Task:
Express the lines below as a JSON list of strings, one string per line, with blank lines and pictures left out.

begin Extracted records

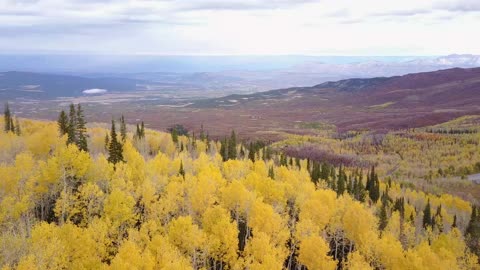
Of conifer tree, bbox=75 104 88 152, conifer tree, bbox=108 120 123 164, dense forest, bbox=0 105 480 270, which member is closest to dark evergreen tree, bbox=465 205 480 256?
dense forest, bbox=0 105 480 270

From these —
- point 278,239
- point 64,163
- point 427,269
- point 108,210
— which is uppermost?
point 64,163

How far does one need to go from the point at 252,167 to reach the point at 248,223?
39201 mm

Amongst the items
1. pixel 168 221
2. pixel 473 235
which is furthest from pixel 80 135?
pixel 473 235

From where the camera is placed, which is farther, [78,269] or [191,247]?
[191,247]

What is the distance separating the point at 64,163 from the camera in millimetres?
76000

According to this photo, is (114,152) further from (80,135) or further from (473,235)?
(473,235)

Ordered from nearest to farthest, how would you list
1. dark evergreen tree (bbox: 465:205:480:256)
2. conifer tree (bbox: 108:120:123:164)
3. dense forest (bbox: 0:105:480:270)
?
dense forest (bbox: 0:105:480:270) → conifer tree (bbox: 108:120:123:164) → dark evergreen tree (bbox: 465:205:480:256)

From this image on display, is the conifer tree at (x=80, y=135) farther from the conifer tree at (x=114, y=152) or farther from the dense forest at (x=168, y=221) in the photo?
the conifer tree at (x=114, y=152)

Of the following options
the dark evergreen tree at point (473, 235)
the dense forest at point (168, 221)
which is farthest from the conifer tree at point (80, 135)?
the dark evergreen tree at point (473, 235)

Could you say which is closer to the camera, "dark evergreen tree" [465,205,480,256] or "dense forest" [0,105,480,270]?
"dense forest" [0,105,480,270]

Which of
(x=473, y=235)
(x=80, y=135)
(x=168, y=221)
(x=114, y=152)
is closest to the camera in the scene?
(x=168, y=221)

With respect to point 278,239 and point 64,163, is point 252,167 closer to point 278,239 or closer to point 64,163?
point 278,239

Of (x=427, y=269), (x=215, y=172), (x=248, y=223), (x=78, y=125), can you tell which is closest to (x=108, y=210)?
(x=248, y=223)

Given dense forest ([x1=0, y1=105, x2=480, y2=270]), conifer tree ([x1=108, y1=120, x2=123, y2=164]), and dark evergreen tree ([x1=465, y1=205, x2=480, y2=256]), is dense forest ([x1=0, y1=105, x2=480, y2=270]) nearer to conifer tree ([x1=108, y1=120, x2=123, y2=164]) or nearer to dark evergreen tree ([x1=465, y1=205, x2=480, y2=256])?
conifer tree ([x1=108, y1=120, x2=123, y2=164])
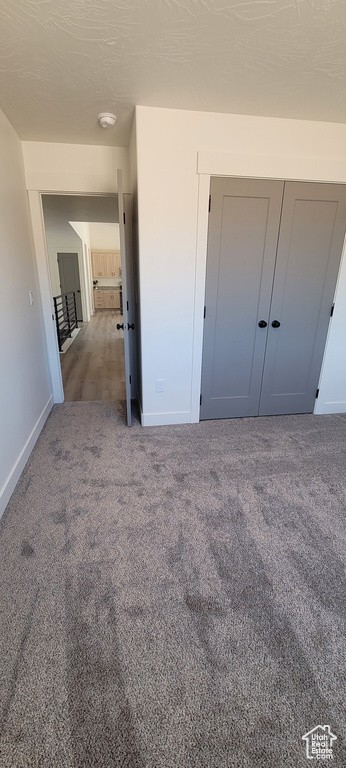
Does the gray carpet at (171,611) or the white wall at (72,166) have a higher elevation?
A: the white wall at (72,166)

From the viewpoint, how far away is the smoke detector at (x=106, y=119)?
2.22 meters

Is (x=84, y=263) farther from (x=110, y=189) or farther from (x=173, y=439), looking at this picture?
(x=173, y=439)

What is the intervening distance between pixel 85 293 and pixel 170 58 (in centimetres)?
803

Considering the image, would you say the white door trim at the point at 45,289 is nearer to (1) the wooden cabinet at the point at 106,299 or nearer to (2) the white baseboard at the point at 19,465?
(2) the white baseboard at the point at 19,465

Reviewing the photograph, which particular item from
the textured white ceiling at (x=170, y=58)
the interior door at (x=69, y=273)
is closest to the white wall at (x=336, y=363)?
the textured white ceiling at (x=170, y=58)

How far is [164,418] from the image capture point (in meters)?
2.95

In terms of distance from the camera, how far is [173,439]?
107 inches

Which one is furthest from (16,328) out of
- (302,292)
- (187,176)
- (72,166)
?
(302,292)

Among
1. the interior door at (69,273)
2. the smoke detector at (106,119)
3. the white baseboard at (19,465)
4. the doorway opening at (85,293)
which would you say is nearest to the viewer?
the white baseboard at (19,465)

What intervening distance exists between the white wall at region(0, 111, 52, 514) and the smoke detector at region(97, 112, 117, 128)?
2.16 ft

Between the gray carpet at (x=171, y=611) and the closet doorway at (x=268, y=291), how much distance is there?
878 millimetres

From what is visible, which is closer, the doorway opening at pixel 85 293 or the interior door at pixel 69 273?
the doorway opening at pixel 85 293
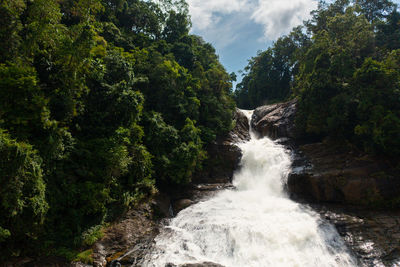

end Extracted records

Problem solution:
[
  "Of conifer tree, bbox=75 104 88 152, conifer tree, bbox=108 120 123 164, dense forest, bbox=0 105 480 270, which member is closest to dark evergreen tree, bbox=465 205 480 256?",
  "dense forest, bbox=0 105 480 270",
  "From these —",
  "- point 278,239",
  "- point 64,163",
  "- point 427,269",
  "- point 108,210",
  "— which is uppermost?",
  "point 64,163",
  "How far does one need to go from the point at 252,167 to reach the point at 248,223?",
  "39201 mm",
  "Amongst the items",
  "1. pixel 168 221",
  "2. pixel 473 235",
  "which is furthest from pixel 80 135?",
  "pixel 473 235",
  "From where the camera is placed, which is farther, [78,269] or [191,247]?",
  "[191,247]",
  "What is the distance separating the point at 64,163 from the camera in millimetres?",
  "76000",
  "According to this photo, is (114,152) further from (80,135) or further from (473,235)?",
  "(473,235)",
  "Ordered from nearest to farthest, how would you list",
  "1. dark evergreen tree (bbox: 465:205:480:256)",
  "2. conifer tree (bbox: 108:120:123:164)",
  "3. dense forest (bbox: 0:105:480:270)",
  "?",
  "dense forest (bbox: 0:105:480:270) → conifer tree (bbox: 108:120:123:164) → dark evergreen tree (bbox: 465:205:480:256)",
  "From this image on display, is the conifer tree at (x=80, y=135) farther from the conifer tree at (x=114, y=152) or farther from the dense forest at (x=168, y=221) in the photo?",
  "the conifer tree at (x=114, y=152)",
  "Of the following options",
  "the dark evergreen tree at point (473, 235)",
  "the dense forest at point (168, 221)",
  "which is farthest from the conifer tree at point (80, 135)?",
  "the dark evergreen tree at point (473, 235)",
  "Could you say which is closer to the camera, \"dark evergreen tree\" [465,205,480,256] or \"dense forest\" [0,105,480,270]?",
  "\"dense forest\" [0,105,480,270]",
  "Which of",
  "(x=473, y=235)",
  "(x=80, y=135)",
  "(x=168, y=221)",
  "(x=114, y=152)",
  "is closest to the camera in the scene?",
  "(x=168, y=221)",
  "With respect to point 278,239 and point 64,163, is point 252,167 closer to point 278,239 or closer to point 64,163?",
  "point 278,239",
  "Of (x=427, y=269), (x=215, y=172), (x=248, y=223), (x=78, y=125), can you tell which is closest to (x=108, y=210)?",
  "(x=248, y=223)",
  "Given dense forest ([x1=0, y1=105, x2=480, y2=270]), conifer tree ([x1=108, y1=120, x2=123, y2=164]), and dark evergreen tree ([x1=465, y1=205, x2=480, y2=256]), is dense forest ([x1=0, y1=105, x2=480, y2=270]) nearer to conifer tree ([x1=108, y1=120, x2=123, y2=164]) or nearer to dark evergreen tree ([x1=465, y1=205, x2=480, y2=256])?",
  "conifer tree ([x1=108, y1=120, x2=123, y2=164])",
  "Does the gray carpet at (171,611) or the white wall at (72,166) have a higher elevation?",
  "A: the white wall at (72,166)",
  "From the viewpoint, how far away is the smoke detector at (x=106, y=119)?",
  "2.22 meters",
  "Is (x=84, y=263) farther from (x=110, y=189) or farther from (x=173, y=439), looking at this picture?",
  "(x=173, y=439)",
  "What is the intervening distance between pixel 85 293 and pixel 170 58 (in centimetres)?",
  "803",
  "Considering the image, would you say the white door trim at the point at 45,289 is nearer to (1) the wooden cabinet at the point at 106,299 or nearer to (2) the white baseboard at the point at 19,465?",
  "(2) the white baseboard at the point at 19,465",
  "Reviewing the photograph, which particular item from",
  "the textured white ceiling at (x=170, y=58)",
  "the interior door at (x=69, y=273)",
  "is closest to the white wall at (x=336, y=363)?",
  "the textured white ceiling at (x=170, y=58)",
  "How far is [164,418] from the image capture point (in meters)?",
  "2.95",
  "In terms of distance from the camera, how far is [173,439]?",
  "107 inches",
  "Which one is furthest from (16,328) out of",
  "- (302,292)",
  "- (187,176)",
  "- (72,166)",
  "?",
  "(302,292)",
  "Among",
  "1. the interior door at (69,273)",
  "2. the smoke detector at (106,119)",
  "3. the white baseboard at (19,465)",
  "4. the doorway opening at (85,293)",
  "which would you say is nearest to the viewer?",
  "the white baseboard at (19,465)",
  "What intervening distance exists between the white wall at region(0, 111, 52, 514) and the smoke detector at region(97, 112, 117, 128)?",
  "2.16 ft",
  "Between the gray carpet at (x=171, y=611) and the closet doorway at (x=268, y=291), how much distance is there?",
  "878 millimetres",
  "From what is visible, which is closer, the doorway opening at pixel 85 293 or the interior door at pixel 69 273?",
  "the doorway opening at pixel 85 293"
]